> _Exercise requirements_: Could you restate every entry word for word, minus the pictures?

(Dataset entries)

-----

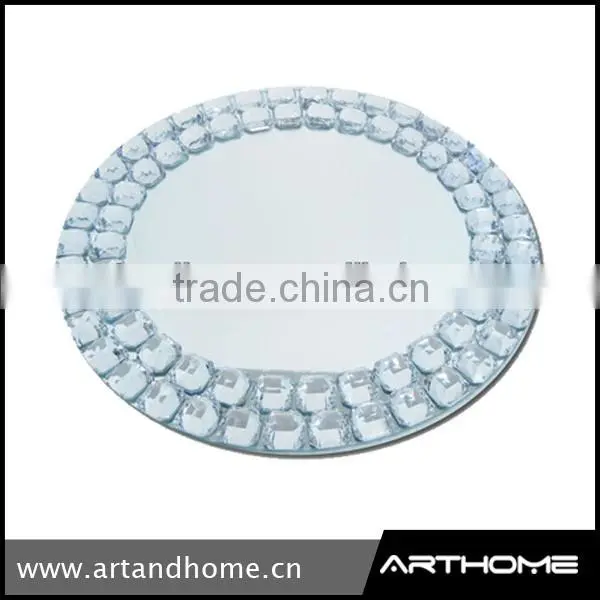 Hot Sale Irregular Beauty Cosmetic Mirror and Parabolic Mirror 1114-039 Quality Choice photo-4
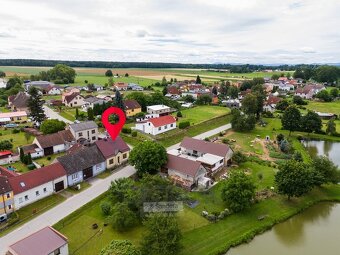 Prodej řadového rodinného domu, 105 m2 - Štěpánovice - 19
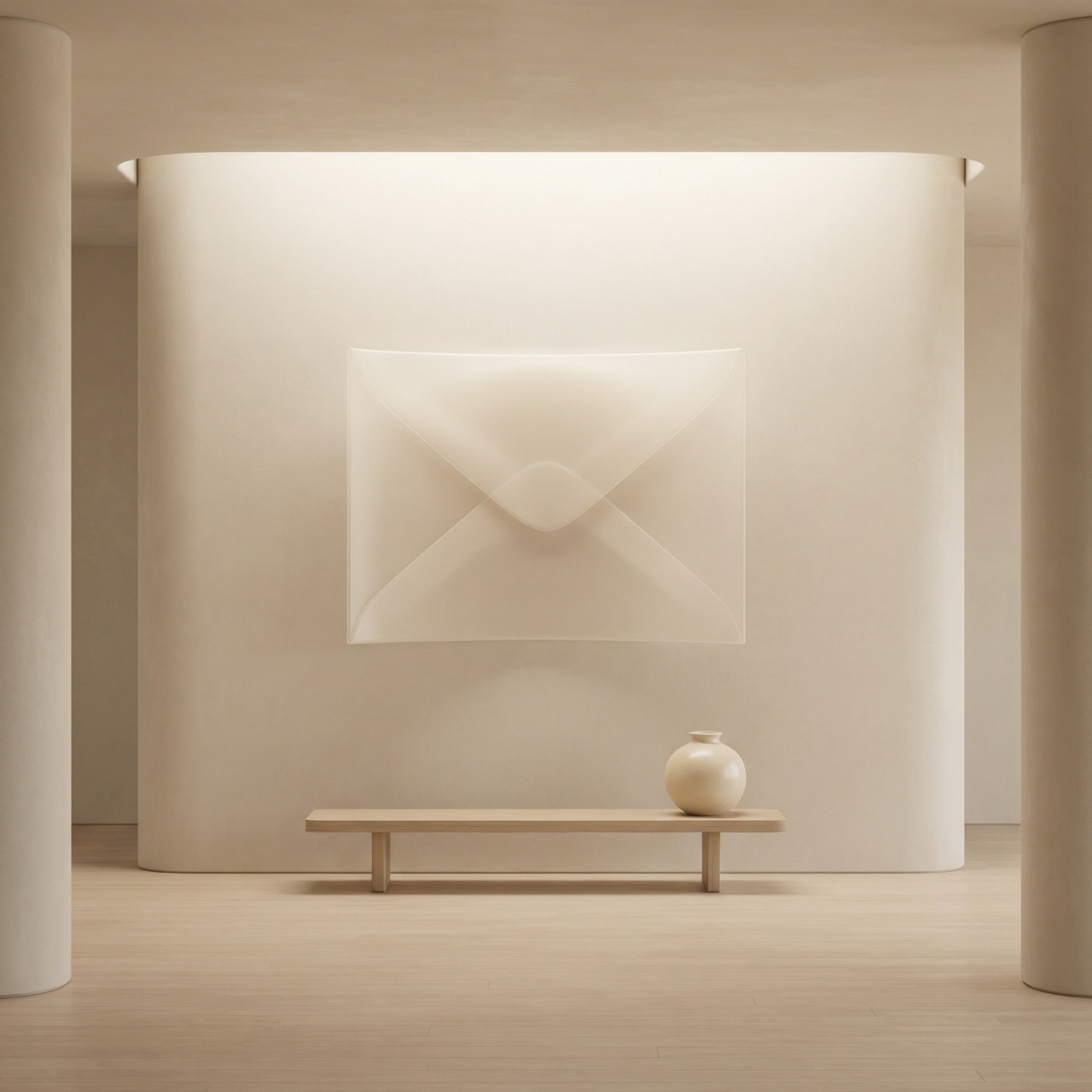 Vous recevez et ajustez le devis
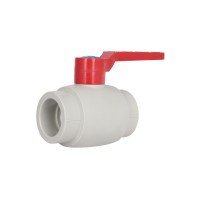 Кран шаровой Blue Ocean 40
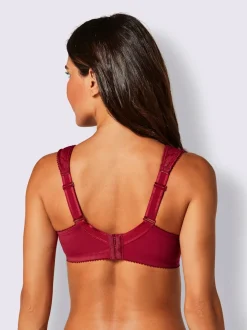 Soutien-gorge avec armatures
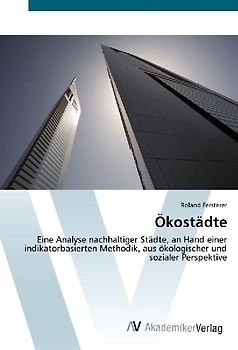 Ökostädte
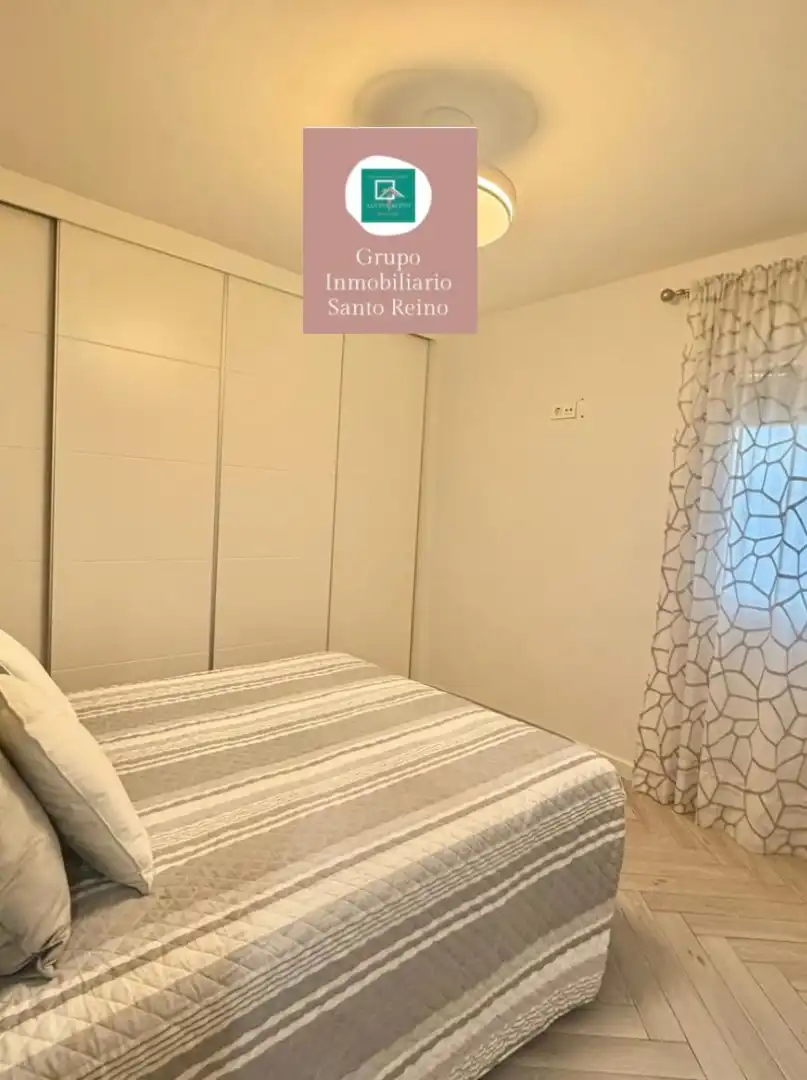 Habitación de Piso en venta en Jaén con Aire acondicionado, Trastero y Amueblado
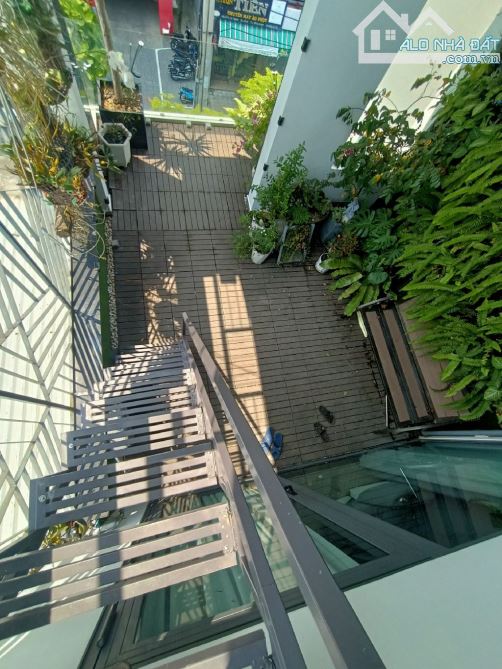 🎉🎉CHỦ ĐÃ CHUYỂN ĐỔI SỬA LẠI HIỆN NHÀ CÓ 4 PHÒNG CĂN HỘ ( Dòng tiền 20 triệu tháng 4 phòn - 8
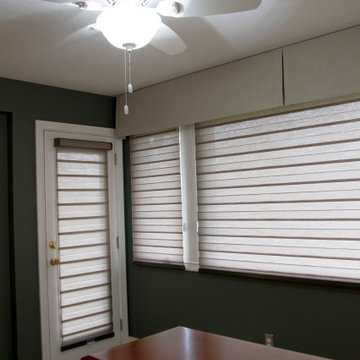 Whole House Window Treatments in Greenwood, IN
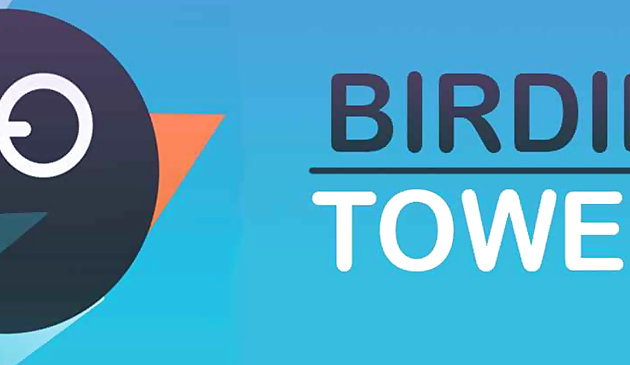 Birdie Turm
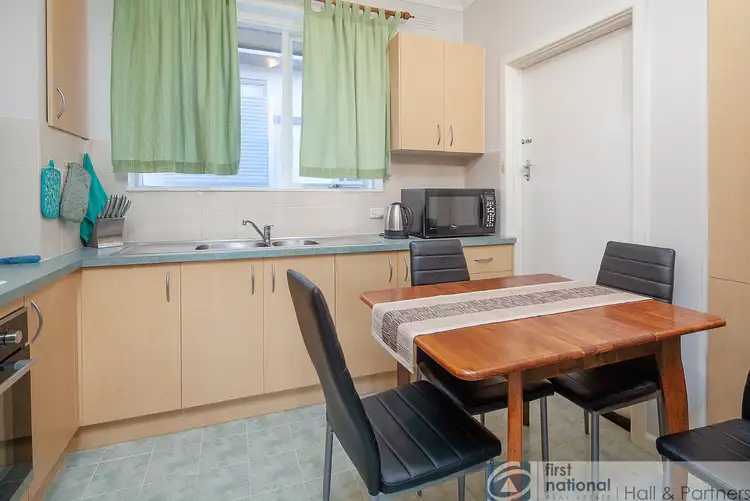 Third view of Homely apartment listing, 3/6-10 Close Avenue, Dandenong VIC 3175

-----

> _Exercise answer_:
 Hot Sale Irregular Beauty Cosmetic Mirror and Parabolic Mirror 1114-039 Quality Choice photo-4
 Prodej řadového rodinného domu, 105 m2 - Štěpánovice - 19
 Vous recevez et ajustez le devis
 Кран шаровой Blue Ocean 40
 Soutien-gorge avec armatures
 Ökostädte
 Habitación de Piso en venta en Jaén con Aire acondicionado, Trastero y Amueblado
 🎉🎉CHỦ ĐÃ CHUYỂN ĐỔI SỬA LẠI HIỆN NHÀ CÓ 4 PHÒNG CĂN HỘ ( Dòng tiền 20 triệu tháng 4 phòn - 8
 Whole House Window Treatments in Greenwood, IN
 Birdie Turm
 Third view of Homely apartment listing, 3/6-10 Close Avenue, Dandenong VIC 3175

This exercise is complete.